AI has made these scams far more convincing in 2025. Artificial intelligence has transformed many industries, but it has also provided cybercriminals with new tools to con people. Scammers can now use AI to create convincing phishing emails, deepfake videos, and fake voices, and pose as tech support from a legitimate business using a spoofed telephone number. Here is the hard truth about recovery: scammers insist victims pay with gift cards, a wire transfer, a bank transfer, cryptocurrency, or a payment app – because it’s like using cash, and once you pay, it’s hard to get the money back. If you are ever contacted out of the blue about a tech problem, the safest response is to close any pop-up, never call numbers displayed on your screen, and contact your real bank or software provider directly using contact details you look up yourself. A legitimate technical refund can be processed without remote access to your computer or your bank account – if they ask for remote access for a refund, it is 100% a scam.
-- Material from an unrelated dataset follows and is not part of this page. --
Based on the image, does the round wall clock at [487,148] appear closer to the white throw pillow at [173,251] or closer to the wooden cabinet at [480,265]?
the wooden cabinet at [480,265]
3. The Romance and “Pig Butchering” Investment Scam

Of all three scams, this one demands the most time and patience from criminals – and inflicts some of the most devastating losses. It is typically an overseas-based fraud where scammers connect with victims online, form a relationship, then lure them into bogus cryptocurrency investments. The criminal may take weeks or months to establish trust, grooming the victim and finding commonalities, before eventually mentioning that they’ve recently made a lot of money on a certain investment platform. The approach is so methodical that it has earned its own grim name. The perpetrators of this scam refer to it as “pig butchering” fraud. Fraudsters will contact victims through wrong number texts, dating apps, or commonly used social media platforms. The new “friend” will seem attractive and wealthy, supposedly due to trading digital commodities or forex. After weeks of communications, the new friend will encourage the victim to invest as well. Initially the victim will think they’re making money, so they will invest more – and once they have nothing left to invest, the money and the friend will disappear.
The financial damage from this category of fraud has now reached historic levels. The category that took the biggest financial toll on victims 60 and older in 2024 was investment scams, with more than $1.8 billion in total reported losses. Once cryptocurrency is transferred via a blockchain, recovery is nearly impossible – unlike bank transfers, there are no chargebacks, reversals, or consumer protections available to victims. Technology is making this scam even harder to detect: in October 2024, police in Hong Kong busted a financial grooming ring where criminals reportedly used deepfake software tools to participate in live video calls. The U.S. Secret Service offers clear guidance: be wary of people you meet on dating websites or social media who offer you unsolicited financial, investment, or cryptocurrency advice, and be cautious of unsolicited investment opportunities offered via phone, message, email, social media, or in person. If someone you have only met online is steering the conversation toward investments, that is the clearest warning sign there is.